**Problem to work on**
Copy out verbatim, and with nothing else, the lines in the entries below from the one containing "Inspecting this scene" through the one containing "2008 millimetres", both lines included.

**Provided material**

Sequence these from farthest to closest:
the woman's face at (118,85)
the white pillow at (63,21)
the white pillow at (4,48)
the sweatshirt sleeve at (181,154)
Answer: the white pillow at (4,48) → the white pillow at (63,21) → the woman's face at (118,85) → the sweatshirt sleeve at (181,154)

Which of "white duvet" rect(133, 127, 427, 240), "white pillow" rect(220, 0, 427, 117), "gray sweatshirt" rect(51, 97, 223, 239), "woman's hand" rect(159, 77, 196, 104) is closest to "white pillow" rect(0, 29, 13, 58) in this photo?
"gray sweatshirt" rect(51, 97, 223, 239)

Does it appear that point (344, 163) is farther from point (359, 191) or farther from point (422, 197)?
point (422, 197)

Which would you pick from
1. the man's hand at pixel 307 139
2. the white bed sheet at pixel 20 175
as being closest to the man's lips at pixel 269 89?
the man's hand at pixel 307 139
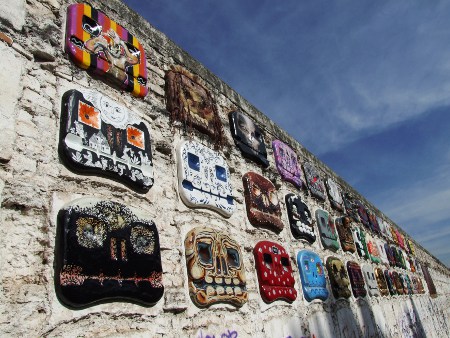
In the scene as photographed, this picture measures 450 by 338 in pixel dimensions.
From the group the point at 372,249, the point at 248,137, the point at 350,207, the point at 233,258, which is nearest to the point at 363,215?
the point at 372,249

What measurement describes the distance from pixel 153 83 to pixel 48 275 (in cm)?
143

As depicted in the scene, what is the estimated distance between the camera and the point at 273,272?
104 inches

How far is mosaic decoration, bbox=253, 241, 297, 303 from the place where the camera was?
98.4 inches

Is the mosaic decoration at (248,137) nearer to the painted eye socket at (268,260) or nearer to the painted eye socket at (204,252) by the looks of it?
the painted eye socket at (268,260)

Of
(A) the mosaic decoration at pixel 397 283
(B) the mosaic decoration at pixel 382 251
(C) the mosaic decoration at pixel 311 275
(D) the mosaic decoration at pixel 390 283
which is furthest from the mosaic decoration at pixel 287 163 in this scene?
(A) the mosaic decoration at pixel 397 283

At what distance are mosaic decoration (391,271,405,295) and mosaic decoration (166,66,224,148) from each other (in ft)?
15.5

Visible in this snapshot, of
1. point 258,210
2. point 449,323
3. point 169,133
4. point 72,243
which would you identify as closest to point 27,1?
point 169,133

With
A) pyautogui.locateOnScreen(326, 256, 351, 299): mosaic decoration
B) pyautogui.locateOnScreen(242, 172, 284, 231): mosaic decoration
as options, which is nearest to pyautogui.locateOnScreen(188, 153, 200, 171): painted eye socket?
pyautogui.locateOnScreen(242, 172, 284, 231): mosaic decoration

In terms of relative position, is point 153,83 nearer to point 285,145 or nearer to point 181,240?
point 181,240

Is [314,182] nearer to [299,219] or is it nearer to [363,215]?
[299,219]

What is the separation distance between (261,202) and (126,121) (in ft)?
4.65

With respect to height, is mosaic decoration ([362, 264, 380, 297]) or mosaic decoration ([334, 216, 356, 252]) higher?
mosaic decoration ([334, 216, 356, 252])

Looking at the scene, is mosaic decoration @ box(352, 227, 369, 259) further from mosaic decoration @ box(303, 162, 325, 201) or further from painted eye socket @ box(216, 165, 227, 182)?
painted eye socket @ box(216, 165, 227, 182)

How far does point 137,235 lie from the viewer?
166 cm
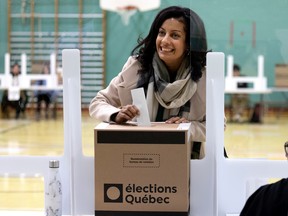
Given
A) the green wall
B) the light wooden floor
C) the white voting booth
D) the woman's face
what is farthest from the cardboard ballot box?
the light wooden floor

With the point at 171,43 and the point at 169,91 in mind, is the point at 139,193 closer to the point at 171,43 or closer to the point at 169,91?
the point at 169,91

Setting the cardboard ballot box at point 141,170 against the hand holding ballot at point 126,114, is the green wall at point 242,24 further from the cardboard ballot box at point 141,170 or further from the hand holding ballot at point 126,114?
the cardboard ballot box at point 141,170

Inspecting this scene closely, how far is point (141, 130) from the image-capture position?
70.5 inches

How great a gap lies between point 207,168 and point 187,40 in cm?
44

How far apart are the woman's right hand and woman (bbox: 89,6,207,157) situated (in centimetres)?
6

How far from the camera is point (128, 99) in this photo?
2008 millimetres

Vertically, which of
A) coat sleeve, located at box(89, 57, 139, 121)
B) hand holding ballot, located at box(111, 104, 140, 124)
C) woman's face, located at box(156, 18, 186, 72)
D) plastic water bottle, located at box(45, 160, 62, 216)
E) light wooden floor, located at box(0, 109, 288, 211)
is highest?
woman's face, located at box(156, 18, 186, 72)

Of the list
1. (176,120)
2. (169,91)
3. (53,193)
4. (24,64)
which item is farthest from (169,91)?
(24,64)

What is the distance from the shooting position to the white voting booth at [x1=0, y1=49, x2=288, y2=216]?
6.31ft

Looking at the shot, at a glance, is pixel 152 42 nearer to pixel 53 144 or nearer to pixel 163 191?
pixel 163 191

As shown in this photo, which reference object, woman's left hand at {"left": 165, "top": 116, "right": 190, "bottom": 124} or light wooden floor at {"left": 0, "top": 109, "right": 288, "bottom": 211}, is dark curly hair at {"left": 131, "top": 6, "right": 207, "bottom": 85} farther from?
light wooden floor at {"left": 0, "top": 109, "right": 288, "bottom": 211}

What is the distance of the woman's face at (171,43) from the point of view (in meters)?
1.97

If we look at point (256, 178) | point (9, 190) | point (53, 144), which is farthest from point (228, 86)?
point (256, 178)

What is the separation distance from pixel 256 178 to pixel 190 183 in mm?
244
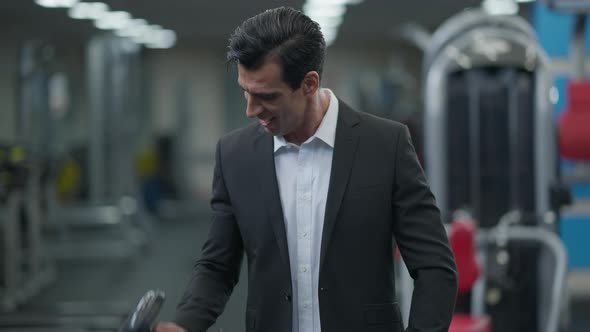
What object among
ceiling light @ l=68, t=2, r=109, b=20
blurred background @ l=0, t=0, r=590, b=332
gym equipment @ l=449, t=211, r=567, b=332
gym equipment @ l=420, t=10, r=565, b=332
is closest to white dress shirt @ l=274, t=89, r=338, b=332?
blurred background @ l=0, t=0, r=590, b=332

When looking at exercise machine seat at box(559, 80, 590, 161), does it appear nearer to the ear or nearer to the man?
the man

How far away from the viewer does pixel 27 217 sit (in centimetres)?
757

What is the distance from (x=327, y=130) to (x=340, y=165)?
83 mm

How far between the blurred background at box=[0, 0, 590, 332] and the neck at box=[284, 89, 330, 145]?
0.18 m

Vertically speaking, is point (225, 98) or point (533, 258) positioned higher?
point (225, 98)

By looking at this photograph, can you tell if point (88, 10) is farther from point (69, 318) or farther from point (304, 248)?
point (304, 248)

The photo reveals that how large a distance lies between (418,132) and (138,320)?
626cm

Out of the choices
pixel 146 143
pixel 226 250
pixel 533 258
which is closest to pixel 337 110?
pixel 226 250

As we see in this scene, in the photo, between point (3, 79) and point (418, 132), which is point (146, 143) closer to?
point (3, 79)

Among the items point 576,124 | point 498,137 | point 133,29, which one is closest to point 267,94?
point 576,124

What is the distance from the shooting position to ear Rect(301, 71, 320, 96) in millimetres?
1638

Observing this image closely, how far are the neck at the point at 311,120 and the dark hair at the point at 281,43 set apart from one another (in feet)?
0.36

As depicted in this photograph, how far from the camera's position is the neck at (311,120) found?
5.68ft

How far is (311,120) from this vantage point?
1741mm
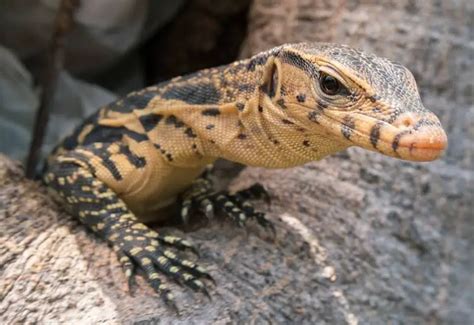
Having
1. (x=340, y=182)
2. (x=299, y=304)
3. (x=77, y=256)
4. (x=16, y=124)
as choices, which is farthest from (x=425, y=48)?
(x=16, y=124)

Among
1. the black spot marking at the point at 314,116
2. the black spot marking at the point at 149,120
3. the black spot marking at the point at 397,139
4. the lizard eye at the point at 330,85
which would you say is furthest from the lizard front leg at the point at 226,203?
the black spot marking at the point at 397,139

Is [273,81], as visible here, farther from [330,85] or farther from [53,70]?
[53,70]

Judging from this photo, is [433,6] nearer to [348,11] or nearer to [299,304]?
[348,11]

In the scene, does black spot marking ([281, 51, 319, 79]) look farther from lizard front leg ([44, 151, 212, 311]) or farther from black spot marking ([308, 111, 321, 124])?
lizard front leg ([44, 151, 212, 311])

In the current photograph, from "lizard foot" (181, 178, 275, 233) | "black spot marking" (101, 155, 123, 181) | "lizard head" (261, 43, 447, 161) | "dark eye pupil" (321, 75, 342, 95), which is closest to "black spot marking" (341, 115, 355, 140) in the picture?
"lizard head" (261, 43, 447, 161)

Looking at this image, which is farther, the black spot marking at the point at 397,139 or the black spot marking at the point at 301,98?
the black spot marking at the point at 301,98

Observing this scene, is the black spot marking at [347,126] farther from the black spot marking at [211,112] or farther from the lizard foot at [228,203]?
the lizard foot at [228,203]
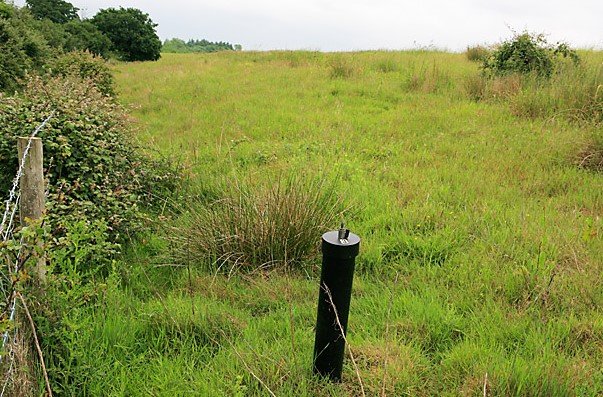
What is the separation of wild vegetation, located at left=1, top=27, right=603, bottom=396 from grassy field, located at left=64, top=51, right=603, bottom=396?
13 millimetres

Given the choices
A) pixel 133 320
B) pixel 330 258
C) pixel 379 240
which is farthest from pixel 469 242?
pixel 133 320

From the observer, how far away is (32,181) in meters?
2.15

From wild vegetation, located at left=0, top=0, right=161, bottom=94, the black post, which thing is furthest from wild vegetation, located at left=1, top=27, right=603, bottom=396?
wild vegetation, located at left=0, top=0, right=161, bottom=94

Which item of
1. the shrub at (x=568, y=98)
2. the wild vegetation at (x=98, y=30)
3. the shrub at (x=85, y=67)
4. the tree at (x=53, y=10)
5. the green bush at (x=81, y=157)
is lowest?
the green bush at (x=81, y=157)

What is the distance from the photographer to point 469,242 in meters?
3.62

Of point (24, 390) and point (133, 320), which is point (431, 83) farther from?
point (24, 390)

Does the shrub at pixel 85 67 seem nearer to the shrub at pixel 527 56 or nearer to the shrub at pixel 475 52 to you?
the shrub at pixel 527 56

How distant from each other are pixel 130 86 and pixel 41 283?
40.2 feet

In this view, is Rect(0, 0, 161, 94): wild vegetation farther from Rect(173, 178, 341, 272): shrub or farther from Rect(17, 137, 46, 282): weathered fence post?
Rect(17, 137, 46, 282): weathered fence post

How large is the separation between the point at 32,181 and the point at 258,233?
1645mm

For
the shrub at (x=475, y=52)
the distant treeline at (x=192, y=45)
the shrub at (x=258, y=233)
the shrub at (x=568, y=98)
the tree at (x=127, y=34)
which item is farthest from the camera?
the distant treeline at (x=192, y=45)

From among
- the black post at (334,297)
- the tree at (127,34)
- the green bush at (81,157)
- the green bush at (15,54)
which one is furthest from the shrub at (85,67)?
the tree at (127,34)

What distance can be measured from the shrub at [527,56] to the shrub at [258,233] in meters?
7.37

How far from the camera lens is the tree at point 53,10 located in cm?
3812
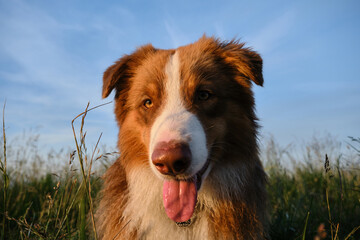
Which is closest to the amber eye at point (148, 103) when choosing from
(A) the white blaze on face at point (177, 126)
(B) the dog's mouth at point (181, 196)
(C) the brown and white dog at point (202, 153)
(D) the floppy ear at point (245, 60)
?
(C) the brown and white dog at point (202, 153)

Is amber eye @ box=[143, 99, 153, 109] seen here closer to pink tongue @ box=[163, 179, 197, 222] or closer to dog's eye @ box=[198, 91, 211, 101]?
dog's eye @ box=[198, 91, 211, 101]

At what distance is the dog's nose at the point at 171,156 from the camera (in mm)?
2457

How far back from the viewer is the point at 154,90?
3266 millimetres

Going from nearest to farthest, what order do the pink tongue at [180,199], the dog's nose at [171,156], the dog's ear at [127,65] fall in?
1. the dog's nose at [171,156]
2. the pink tongue at [180,199]
3. the dog's ear at [127,65]

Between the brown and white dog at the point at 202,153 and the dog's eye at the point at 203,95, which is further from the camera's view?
the dog's eye at the point at 203,95

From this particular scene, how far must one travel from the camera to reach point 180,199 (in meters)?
2.95

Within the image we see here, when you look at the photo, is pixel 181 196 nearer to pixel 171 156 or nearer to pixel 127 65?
pixel 171 156

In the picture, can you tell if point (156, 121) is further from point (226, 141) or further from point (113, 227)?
point (113, 227)

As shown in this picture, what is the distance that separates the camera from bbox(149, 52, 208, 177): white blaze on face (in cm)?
259

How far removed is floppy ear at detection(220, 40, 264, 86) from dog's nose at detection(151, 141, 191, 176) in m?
1.37

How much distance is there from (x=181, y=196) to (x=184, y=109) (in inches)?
34.3

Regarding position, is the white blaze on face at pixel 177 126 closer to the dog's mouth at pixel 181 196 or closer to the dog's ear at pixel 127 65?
the dog's mouth at pixel 181 196

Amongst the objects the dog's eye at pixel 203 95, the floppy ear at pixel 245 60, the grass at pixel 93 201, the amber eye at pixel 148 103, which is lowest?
the grass at pixel 93 201

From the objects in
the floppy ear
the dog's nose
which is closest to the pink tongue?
the dog's nose
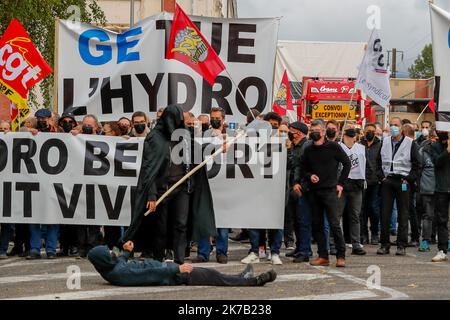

**Worked solution**
Inspecting this scene closely, how far is point (141, 130) from the image-capture position?
70.5 inches

How great a gap lies between point 207,168 and point 187,40 in cm?
44

How far apart are the woman's right hand and woman (bbox: 89,6,207,157) situated (in centimetres)?
6

How far from the camera is point (128, 99) in this photo?
2008 millimetres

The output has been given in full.